Your CFO needs to account for $2M annual storage spend, and sign off on “more storage”
IT pulls capacity reports. Finance pulls old invoices, exports billing CSVs. Weeks of data collection, pivot tables and much pain later you have a $/TB for your data estate.
By the time the data is collated your picture is out of date. The problem has moved on. You pull the trigger on another infrastructure spend anyway.
Four Types of Storage
We consume storage in four categories, each with different economics. But here’s the problem: there’s no common language between them.
- Filesystem – NAS and storage appliances for active data.
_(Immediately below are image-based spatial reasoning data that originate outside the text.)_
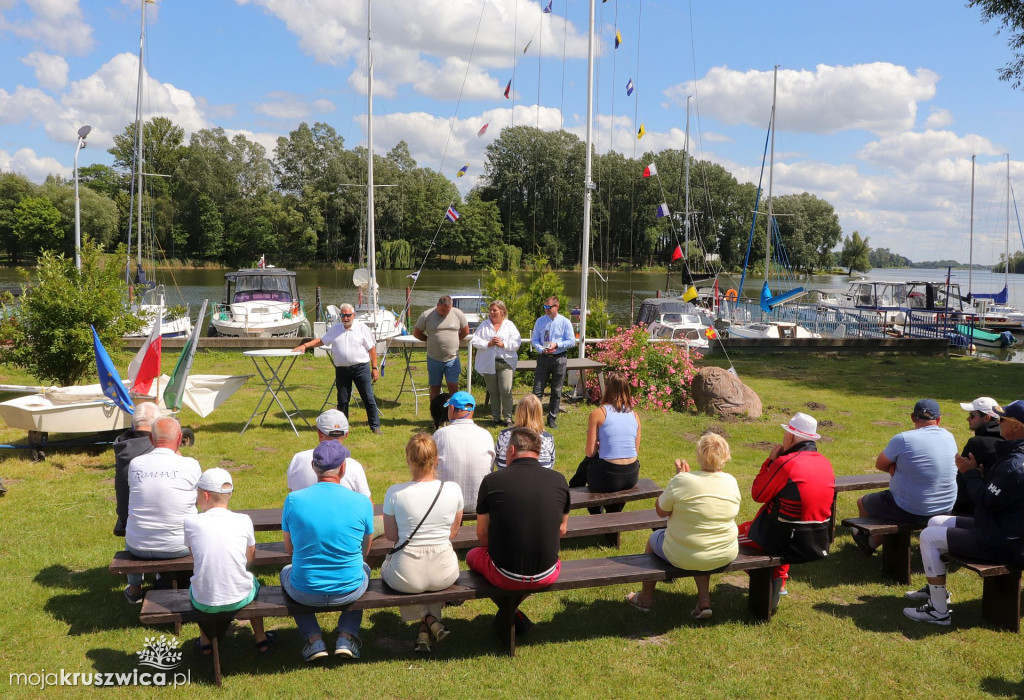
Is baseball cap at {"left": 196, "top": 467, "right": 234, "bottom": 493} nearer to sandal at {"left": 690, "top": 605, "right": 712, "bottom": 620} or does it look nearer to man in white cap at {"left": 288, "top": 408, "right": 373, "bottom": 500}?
man in white cap at {"left": 288, "top": 408, "right": 373, "bottom": 500}

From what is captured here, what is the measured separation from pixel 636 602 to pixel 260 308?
20.6 meters

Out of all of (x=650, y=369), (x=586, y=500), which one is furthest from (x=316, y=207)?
(x=586, y=500)

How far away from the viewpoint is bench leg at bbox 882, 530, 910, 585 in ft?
17.1

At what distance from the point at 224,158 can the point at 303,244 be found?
42.0ft

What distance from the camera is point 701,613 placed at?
4.64 m

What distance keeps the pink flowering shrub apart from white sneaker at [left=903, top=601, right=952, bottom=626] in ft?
19.5

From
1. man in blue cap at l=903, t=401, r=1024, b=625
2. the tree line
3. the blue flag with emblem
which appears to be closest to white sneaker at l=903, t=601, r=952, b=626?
man in blue cap at l=903, t=401, r=1024, b=625

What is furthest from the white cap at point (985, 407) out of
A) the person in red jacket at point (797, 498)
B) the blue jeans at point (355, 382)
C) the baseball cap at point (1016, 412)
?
the blue jeans at point (355, 382)

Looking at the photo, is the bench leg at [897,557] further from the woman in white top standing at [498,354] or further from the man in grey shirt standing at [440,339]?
the man in grey shirt standing at [440,339]

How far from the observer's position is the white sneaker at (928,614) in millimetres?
4590

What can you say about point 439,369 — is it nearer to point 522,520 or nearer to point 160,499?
point 160,499

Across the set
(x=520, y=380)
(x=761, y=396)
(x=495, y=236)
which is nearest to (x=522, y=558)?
(x=520, y=380)

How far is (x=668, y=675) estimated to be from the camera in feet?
13.3

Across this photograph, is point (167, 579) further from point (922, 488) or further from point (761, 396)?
point (761, 396)
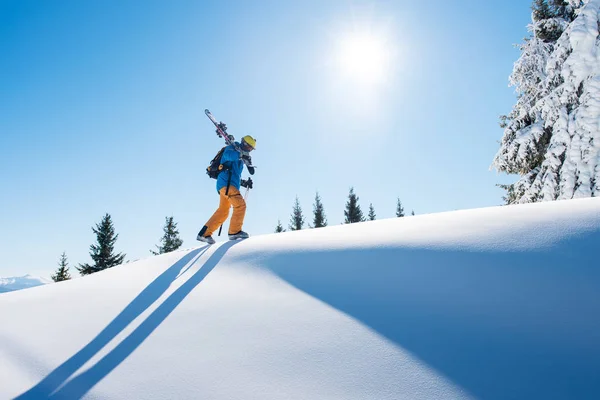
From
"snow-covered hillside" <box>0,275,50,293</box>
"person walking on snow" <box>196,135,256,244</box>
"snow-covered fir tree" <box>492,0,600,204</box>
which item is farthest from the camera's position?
"snow-covered hillside" <box>0,275,50,293</box>

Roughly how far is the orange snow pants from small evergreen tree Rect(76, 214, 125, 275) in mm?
19087

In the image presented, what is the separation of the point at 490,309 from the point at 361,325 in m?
0.60

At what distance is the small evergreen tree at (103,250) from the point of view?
20.7 m

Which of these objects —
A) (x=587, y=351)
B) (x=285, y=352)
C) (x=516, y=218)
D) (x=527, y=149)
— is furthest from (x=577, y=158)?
(x=285, y=352)

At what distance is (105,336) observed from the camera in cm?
188

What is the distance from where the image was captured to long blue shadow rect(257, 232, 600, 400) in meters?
1.16

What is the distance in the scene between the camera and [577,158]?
23.8 ft

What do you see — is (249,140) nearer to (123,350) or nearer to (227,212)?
(227,212)

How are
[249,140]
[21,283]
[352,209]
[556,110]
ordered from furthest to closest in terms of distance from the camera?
[21,283] < [352,209] < [556,110] < [249,140]

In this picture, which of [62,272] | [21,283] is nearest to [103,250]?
[62,272]

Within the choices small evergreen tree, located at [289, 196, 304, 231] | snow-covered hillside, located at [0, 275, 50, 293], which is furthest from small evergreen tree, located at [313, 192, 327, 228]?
snow-covered hillside, located at [0, 275, 50, 293]

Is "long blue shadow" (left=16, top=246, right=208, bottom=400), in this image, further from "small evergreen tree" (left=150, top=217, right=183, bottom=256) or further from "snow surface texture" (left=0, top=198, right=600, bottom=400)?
"small evergreen tree" (left=150, top=217, right=183, bottom=256)

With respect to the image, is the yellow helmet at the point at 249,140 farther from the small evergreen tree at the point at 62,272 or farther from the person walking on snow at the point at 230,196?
the small evergreen tree at the point at 62,272

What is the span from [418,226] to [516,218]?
2.19 feet
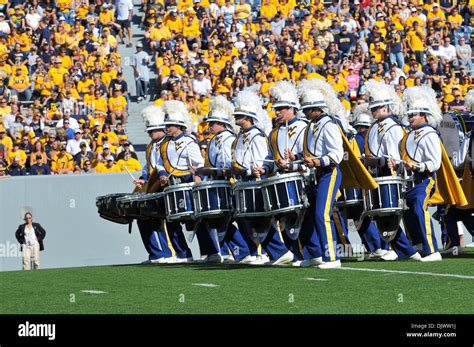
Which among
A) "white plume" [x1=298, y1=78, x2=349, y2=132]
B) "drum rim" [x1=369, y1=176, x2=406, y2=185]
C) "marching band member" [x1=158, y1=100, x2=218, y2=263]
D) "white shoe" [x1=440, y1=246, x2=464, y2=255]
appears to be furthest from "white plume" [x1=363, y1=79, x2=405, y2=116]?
"marching band member" [x1=158, y1=100, x2=218, y2=263]

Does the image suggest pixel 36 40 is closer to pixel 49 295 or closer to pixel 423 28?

Capital Expenditure. Vendor-specific dashboards.
- Platforms – Dropbox, Box, OneDrive. SaaS subscription spend per user.
- Object – Public cloud ($5-$25/TB) or private (depreciating asset on your balance sheet). Different billing, same invisibility.
- Archive – Long-term retention. Cheap per TB, expensive to ignore, invisible until you need it.
The underlying technology or vendor doesn’t matter. There are four types.
Four commercial models. Impossible to see the true cost of data all at once
Building a picture is hard. Keeping it up to date is harder. Justifying the cost of your data at short notice is hardest.
Winning isn’t buying more, better or faster storage. It’s seeing the cost of data on the same scale.
Put the data about your data in one dashboard and waste becomes obvious.
What percentage of your storage spend is in the wrong place? Imagine utility bills arriving in different units, different schedules, for different departments. You’re spending money. You just don’t know where.